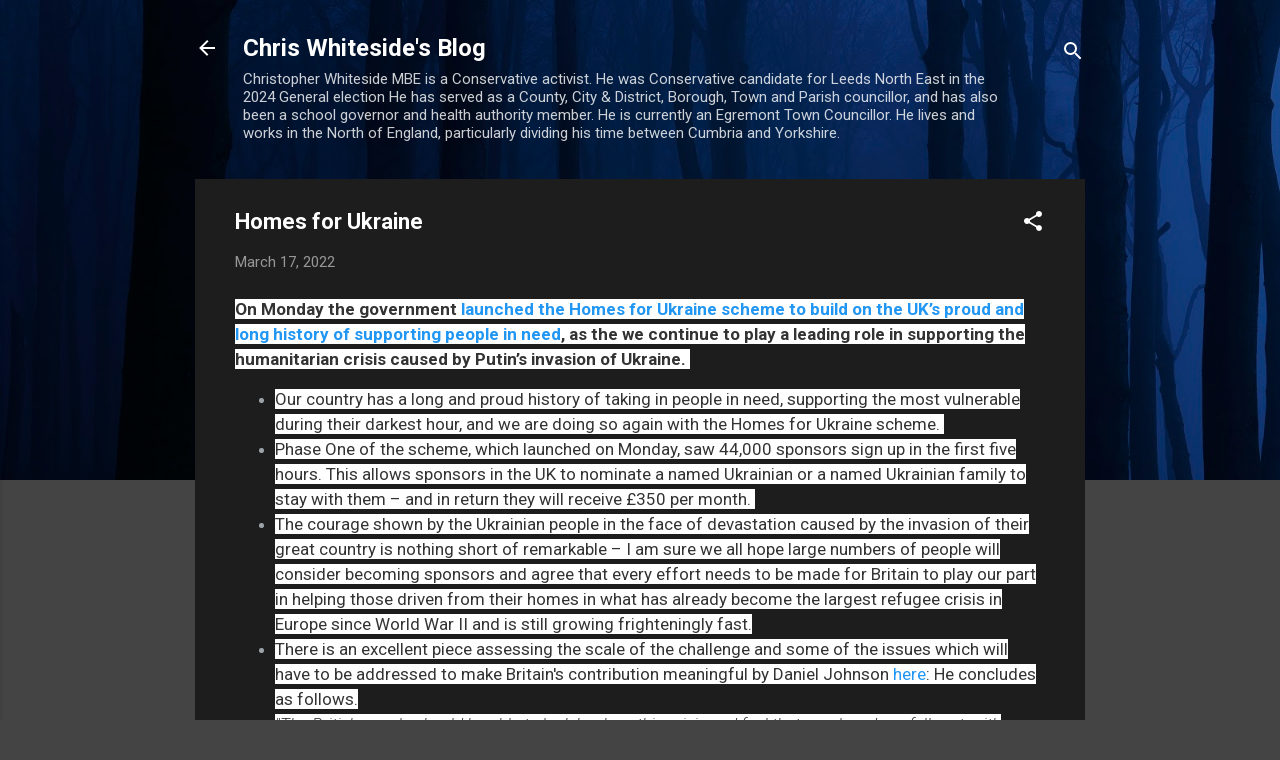

--- FILE ---
content_type: text/html; charset=UTF-8
request_url: https://chris4copeland.blogspot.com/b/stats?style=BLACK_TRANSPARENT&timeRange=ALL_TIME&token=APq4FmAy4lJJ71bnedYDqkxB_asMk7OUGptFofQHD7H-U8kLuulIMWiedFxvFjYHhQPStKNC3s7gLAJxDY3kbutvoYQg3sHpzQ
body_size: -16
content:
{"total":4413107,"sparklineOptions":{"backgroundColor":{"fillOpacity":0.1,"fill":"#000000"},"series":[{"areaOpacity":0.3,"color":"#202020"}]},"sparklineData":[[0,18],[1,12],[2,6],[3,6],[4,7],[5,6],[6,7],[7,5],[8,22],[9,4],[10,6],[11,7],[12,10],[13,11],[14,10],[15,8],[16,11],[17,10],[18,20],[19,31],[20,41],[21,100],[22,46],[23,39],[24,14],[25,45],[26,19],[27,13],[28,28],[29,7]],"nextTickMs":10650}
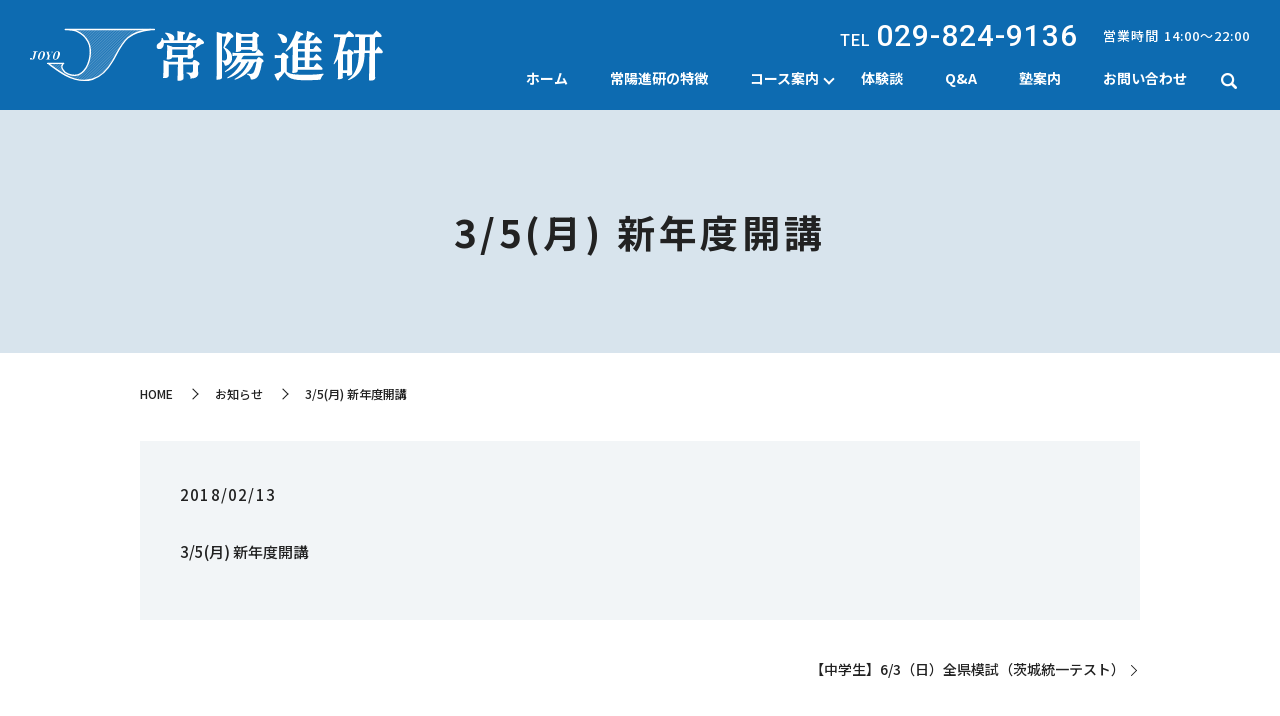

--- FILE ---
content_type: image/svg+xml
request_url: https://www.joyoshinken.com/wp-content/uploads/logo.svg
body_size: 7089
content:
<?xml version="1.0" encoding="UTF-8"?> <svg xmlns="http://www.w3.org/2000/svg" id="_x3C_レイヤー_x3E_" version="1.1" viewBox="0 0 252 37.4"><defs><style>.st3{fill:none}.st4{fill:#fff}.st3{stroke:#fff}</style></defs><path class="st3" d="M24 24.6c-1.3 1.1-1.8 2.3-.8 4.2.9 1.7 2.2 2.9 4 3.5 2.9 1.1 6.9 1.4 9.5-.7 5.5-4.3 7.4-13.3 5.8-19.9-.4-1.6-1.7-3.8-2.7-5.1-1.1-1.4-2.7-2.8-4.2-3.7-1.4-.9-3.3-1.8-4.9-2-.8-.1-1.6-.3-2.5-.3h-.6"></path><path class="st3" d="M86.1.5c-5.8.7-11.6 1.9-16.2 5.9-5 4.4-7.6 10.9-10.9 16.6-3.4 5.9-7.9 11.1-14.4 13-6.6 1.9-13.5.2-19.4-3-4.4-2.4-8.4-5.5-12.4-8.4"></path><path d="M12.6 24.7H24M88.8.5H25.2" stroke-linecap="round" stroke="#fff" fill="none"></path><path class="st4" d="M5.4 16.4h-.5c-.3 0-.5.1-.6.4l-.9 3.6c0 .4-.3.8-.7 1.2-.4.3-.9.5-1.4.5-.5 0-.9-.1-1.1-.2-.2-.1-.3-.4-.3-.6 0-.4.4-.5.9-.5s.3 0 .5.1c.1 0 .1.2.1.4 0 0 0 .2-.2.2 0 0-.1.1-.1.2s0 .2.3.2.5-.3.6-.7l1.1-4.4c0-.3 0-.4-.4-.4h-.5v-.3h3.4v.3zm5.1 2.6c-.2.9-.6 1.7-1.2 2.3-.6.5-1.2.8-1.9.8s-1.2-.3-1.5-.8c-.3-.6-.3-1.3 0-2.3.2-.9.6-1.6 1.2-2.2.5-.5 1.2-.8 1.9-.8s1.2.3 1.5.8c.3.6.3 1.3.1 2.2zm-1.3 0c.2-.9.3-1.6.2-2.1 0-.4-.3-.5-.6-.5s-.7.2-.9.5c-.3.4-.5 1.1-.8 2.1-.3 1.1-.3 1.8-.3 2.2 0 .4.3.5.7.5.3 0 .6-.2.9-.5.4-.6.6-1.3.8-2.2zm7.8-2.6h-.2c-.3 0-.6.1-.8.4l-1.9 2.5-.5 2c0 .3 0 .4.5.4h.3v.2h-3.2v-.2h.3c.4 0 .7-.1.8-.4l.5-2-.8-2.4s0-.2-.1-.3c0 0-.2-.1-.4-.1v-.2h2.6v.3h-.4c-.2 0-.4 0-.4.2v.4l.7 2 1.6-2c.1-.2.1-.3.2-.3 0-.1-.1-.2-.4-.2h-.2v-.3h2v.3zm4.2 2.6c-.2.9-.6 1.7-1.2 2.3-.6.5-1.2.8-1.9.8s-1.2-.3-1.5-.8c-.3-.6-.3-1.3 0-2.3.2-.9.6-1.6 1.2-2.2.5-.5 1.2-.8 1.9-.8s1.2.3 1.5.8c.3.6.3 1.3.1 2.2zm-1.4 0c.2-.9.3-1.6.2-2.1 0-.4-.3-.5-.6-.5s-.7.2-.9.5c-.3.4-.5 1.1-.8 2.1-.3 1.1-.4 1.8-.3 2.2 0 .4.3.5.7.5.3 0 .6-.2.9-.5.4-.6.6-1.3.8-2.2z"></path><path d="M67.7.3L32.9 36.1M34.1.4L33 1.6M35.2.4L33.7 2M36.3.4l-1.9 2m3-1.9l-2.3 2.3M38.7.3l-2.8 2.9M39.7.4l-3.2 3.3M40.9.3l-3.7 3.9M41.9.4l-4.2 4.3M43.1.4l-4.7 4.8M44.1.4l-5 5.2M45.3.4l-5.8 5.9M46.3.5L40 6.9M47.5.4l-7 7.2m8-7.1l-7.6 7.8M49.7.5L41.4 9M50.8.5l-9.1 9.3M52 .4L42 10.6M53 .5L42.4 11.4M54.2.5L42.6 12.4M55.2.5L42.8 13.2M56.4.5l-13.6 14M57.5.5L43 15.4M58.7.4L43.3 16.3M59.7.5L42.9 17.8M60.8.6l-18 18.5M61.9.5L42.6 20.4M63.1.5L42.4 21.8M64.2.5L41.9 23.4M65.3.5L41.1 25.4M66.4.5l-26.2 27M68.7.4L33.8 36.3M69.9.4L34.7 36.6M70.9.4L35.7 36.7M72.1.5L36.6 37M73.2.4L37.9 36.8M74.3.5L39.1 36.7M75.4.4L40.2 36.7m24.7-24.4L41.2 36.7m22-21.5L42.5 36.5M61.6 18L44 36.2m16.3-15.7L45.5 35.7m13.1-12.4L47.3 34.9M58 24.8l-8.7 9M76.6.4l-3.9 4m4.9-4l-2.5 2.7M78.9.3l-1.9 2m3.1-2l-1.6 1.6M15.3 24.4L13.8 26m2.3-1.4l-1.6 1.7m2.9-1.7l-2.2 2.2m3.2-2.2l-2.6 2.7m3.7-2.7l-3 3.1m4.2-3.2l-3.5 3.6m4.6-3.5l-3.9 4m4.9-3.9l-4.2 4.2m5.4-4.3l-4.9 5.1m3.7-2.7l-2.9 3m3.1-2l-2.3 2.4m2.6-1.6l-2.1 2.1m2.5-1.4L22 31.3m2.4-1.3l-1.7 1.6m2.1-.9l-1.3 1.4m2-1L24 32.7m2-1L24.8 33m2.1-1.1l-1.3 1.4m2-.9l-1.4 1.4m2.3-1.2L27.1 34m2.3-1.1l-1.5 1.5m2.3-1.2l-1.6 1.6m2.7-1.5l-1.9 1.9m3.1-2.1l-2.2 2.3m3.5-2.5l-2.6 2.8m3.8-2.8L31.9 36" stroke="#fff" fill="none" stroke-width=".2"></path><path class="st4" d="M119 8.1c.8-1.3 1-1.5 1.5-1.5s.9.2 2.3 1.4c1.3 1.1 1.5 1.6 1.5 2s-.4.9-2.2 1.1c-1.1.9-2.5 1.8-3.8 2.6l-.4-.3c.4-1.1.7-2.2 1-3.3H95.6c0 3.1-1.6 4.4-3.2 4.4s-2-.8-2-1.9.6-1.8 1.6-2.4c1.3-.8 2-1.9 2-3.7h.6c.3.5.6 1.1.8 1.7h4.4c-.3-.3-.5-.7-.7-1.3-.4-1.3-1.5-2.8-2.7-3.7l.2-.5c4.1.4 6.4 1.9 6.4 3.7s-.3 1.4-.8 1.8h3.1V5.8c0-2 0-3-.2-4.1 4.8.5 5.6.8 5.6 1.3s-.4.8-1.5 1.3v3.9h2.2c.9-1.7 1.8-3.9 2.5-5.9 3.9 1.5 4.5 1.9 4.5 2.4s-.4.7-1.6.8c-1.1.9-2.3 1.9-3.6 2.7h5.9zm-13.8 12.4h-3.7c-.2.7-1 1.4-2.8 1.4s-1-.3-1-1 .2-2.6.2-5.8 0-2.4-.1-3.5c2.2.6 3.3.9 4 1.3h10.8c.6-1.2.9-1.5 1.3-1.5s.9.2 2.2 1.1c1.3.9 1.5 1.3 1.5 1.6s-.3.8-1.2 1.3v.5c0 2 .1 3.2.1 3.8 0 1.2-1.1 1.7-2.8 1.7s-1-.2-1-.9h-3c-.1.2-.3.3-.5.5v2.8h6.8c.5-1.2.9-1.6 1.3-1.6s1 .2 2.3 1.1c1.2.8 1.5 1.4 1.5 1.8s-.4.8-1.2 1.2v1c0 2.8.2 3.9.2 4.7 0 2.1-2 3.4-4.6 3.4s-.7 0-.9-.8c-.4-1.4-1.2-2.4-2.9-2.9v-.6c1.4.1 1.9.2 3 .2s1.6-.1 1.6-1.4v-4.4h-6.9c0 6.2.2 8.9.2 9.9s-1.3 1.7-3.1 1.7-1.2-.4-1.2-1c0-1.2.2-3.6.3-10.6H99v8.1c0 .8-1 1.6-2.9 1.6s-1-.3-1-1 .2-2.9.2-7.1 0-3.2-.1-4.7c2 .5 3.2.8 3.9 1.1h6.6v-3.2zm-3.6-5.7h-.1v3.9h10.9v-3.9h-10.8zm38.5-11.1c.5-1.1.9-1.4 1.3-1.4s1.1.2 2.4 1.3c1.1.9 1.4 1.3 1.4 1.8s-.5.9-1.6 1.2c-1.4 2.6-3.1 4.8-4.6 6.7 3.9 2 5.3 4.8 5.3 7.5s-1.7 4.9-4.2 5.5h-.6c-.4 0-.5-.2-.7-1-.3-1-.8-1.7-1.7-2.1v11.6c0 .8-1 1.5-2.9 1.5s-1-.3-1-1 .2-5 .2-27.2 0-3.9-.1-5.9c2.2.6 3.4 1 4 1.3h2.9zm-3 1.9v17h2c.8 0 1.6-.7 1.6-2.6s-.7-4.6-2.7-6.5c.8-2.6 1.5-5.1 2-8h-2.8zm18.2 18.3c-.2.3-.5.5-.9.6-2.9 5.5-7.6 9-13.4 10.9l-.3-.5c4.4-2.6 8-6.6 10.1-11.1h-1.6c-2.8 3.2-6.3 5.6-9.9 7.2l-.3-.5c3.9-2.8 7-6.7 9.1-11.3h-.5l-3.1.2v-2.3l3.1.2h13.2c.6-.8 1.4-1.9 2.1-2.8 3.4 2.8 3.7 3.5 3.7 3.9s-.2.8-.6.8h-13.1c-.1.2-.4.3-.8.4-.4.8-.9 1.5-1.4 2.2h11.2c.7-1.3 1.1-1.6 1.4-1.6s.9.2 2 1.1c1 .8 1.4 1.3 1.4 1.8s-.3.7-1.2 1.1c-.4 2.8-.9 5.5-1.9 7.9-.9 2.5-2.2 3.8-4.9 4.1h-.5c-.5 0-.6-.2-.8-1.1-.3-1.1-.9-1.9-2.5-2.5V32c1 .1 1.7.2 2.7.2s1.9-.5 2.4-1.8c.7-1.8 1.3-4.1 1.7-6.8h-.9c-.2.3-.4.5-.9.6-2.5 6.4-7.2 10-13.6 12.2l-.3-.5c4.8-2.9 8.3-6.9 10.3-12.3h-1.4zm-4.5-8.9c0 .8-1 1.5-2.8 1.5s-1-.3-1-.9.1-2.4.1-9.1 0-2.7-.1-4.1c2 .6 3.2 1 3.8 1.3h7.8c.5-1.1 1-1.5 1.3-1.5s1 .2 2.2 1.1c1.2.9 1.4 1.3 1.4 1.6s-.3.8-1.2 1.3v1c0 5.2.1 6.8.1 7.2 0 1.1-1.1 1.6-2.9 1.6s-1-.3-1-.9c0-.1-7.9-.1-7.9-.1zm.1-9.4v2.7h7.9V5.6H151zm7.7 7.4v-2.9h-7.9V13h7.9zm51.1 19.6c-.9.7-1.6 1.6-1.9 2.6-.3 1-.4 1.1-1.4 1.2-2.4.2-5.2.3-9.8.3-9.3 0-12.2-1.1-14.8-5.8-1.2 1.7-2.6 3.3-3.9 4.6-.1.9-.4 1.4-.9 1.4s-.9-.6-2.6-4.4c1.7-.6 3.3-1.3 4.8-2.1v-9.6h-1.4l-3 .2v-2.3l3 .2h1.4c.7-1.5 1.1-1.8 1.5-1.8s.9 0 2.3 1.2c1.4 1.1 1.5 1.5 1.5 1.9s-.3.8-1.3 1.3v9.1c2.4 1.8 5.8 2.2 13.2 2.2s8.7-.3 13.2-.8v.6zM177 3.3c4.1.6 6.5 2.3 6.5 4.6s-.9 2.3-2.2 2.3-1.5-.6-1.8-1.6c-.5-2-1.6-3.7-2.8-4.8l.2-.5zm10.8 9c-1.5 1.4-3.1 2.8-5 4l-.4-.4c3.1-3.9 5.9-8.9 7.7-14.3 4.4 1.5 4.9 1.8 4.9 2.3s-.4.8-1.6.9c-.7 1.2-1.4 2.4-2.2 3.5h5.7c.4-2.1.7-4.3.9-6.7 4.8 1.2 5.3 1.6 5.3 2.1s-.4.8-1.6 1c-.8 1.3-1.7 2.5-2.7 3.6h3.3c.7-1 1.4-1.8 2.3-2.9 3.4 2.9 4 3.5 4 4 0 .6-.2.9-.6.9h-7.5c-.1.2-.3.3-.5.5v3.6h2.4c.7-.9 1.4-1.8 2.2-2.7 3.4 2.9 3.6 3.4 3.6 3.8s-.2.8-.6.8h-7.7v4.3h2.6c.7-.9 1.4-1.8 2.2-2.7 3.4 2.9 3.6 3.4 3.6 3.8s-.2.8-.6.8h-7.9v4.8h2.9c.7-1 1.4-1.8 2.3-2.9 3.4 2.9 4 3.5 4 4 0 .6-.2.9-.6.9h-17v.6c0 .8-1 1.6-2.9 1.6s-1-.3-1-1c0-1.3.2-3.9.2-17v-1zm3.6-1.8v3.9h4.7v-4h-4.7zm0 10h4.7v-4.3h-4.7v4.3zm0 6.7h4.7v-4.8h-4.7v4.8zm32.1 7.4c0 .7-1 1.4-2.8 1.4s-.9-.3-.9-.9c0-.9.1-3.1.1-13.5-.9 1.3-1.8 2.6-2.8 3.8l-.4-.3c2.5-5.6 4-11.7 4.8-19.2h-1l-3.4.2V3.8l3.4.2h5.1c.7-.9 1.3-1.6 2.1-2.6 3.2 2.4 3.6 3.2 3.6 3.6s-.2.9-.6.9h-4.4c-.1.2-.3.4-.7.5-.6 3.6-1.5 6.7-2.7 9.6h.3c0 .1 3.2.1 3.2.1.5-1.1.9-1.4 1.2-1.4s.9.1 2.1 1.1c1.1.9 1.3 1.2 1.3 1.6s-.3.8-1.1 1.1v1.3c0 8.9.1 11.1.1 12.2s-1.4 1.5-2.8 1.5-.9-.3-.9-.8v-1.2h-3v3.1zm0-5h3V18.1h-3v11.5zm8.7-23.5V3.8l3.6.2h9.2c.7-.9 1.5-1.8 2.3-2.8 3.4 2.6 3.7 3.4 3.7 3.8s-.2.9-.6.9h-3.6c-.1.2-.2.3-.5.5v9.1h.3c.6-.9 1.3-1.8 2.1-2.9 3 2.8 3.1 3.5 3.1 3.9s-.2.9-.6.9h-5c0 13.4.2 16.7.2 17.9s-1.6 1.7-3.2 1.7-1.2-.4-1.2-1c0-1.4.2-4.4.3-18.7h-3.4c-.2 5.3-.9 8.7-2.3 11.4-1.8 3.7-5.2 6.5-9.2 8l-.4-.4c3-2.2 5.3-5.3 6.5-9.3.7-2.3 1.1-5.1 1.3-9.7l-3.6.2v-2.3l3.6.2h.1V5.9H232zm7.5-.2c-.1.2-.2.3-.5.5v9.1h3.4V5.9h-2.9z"></path></svg>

==*==

### TASK DESCRIPTION
Gather all lines of the records that include the word "https".

### SOLUTION BELOW
request_url: https://chris4copeland.blogspot.com/b/stats?style=BLACK_TRANSPARENT&timeRange=ALL_TIME&token=APq4FmAy4lJJ71bnedYDqkxB_asMk7OUGptFofQHD7H-U8kLuulIMWiedFxvFjYHhQPStKNC3s7gLAJxDY3kbutvoYQg3sHpzQ
request_url: https://www.joyoshinken.com/wp-content/uploads/logo.svg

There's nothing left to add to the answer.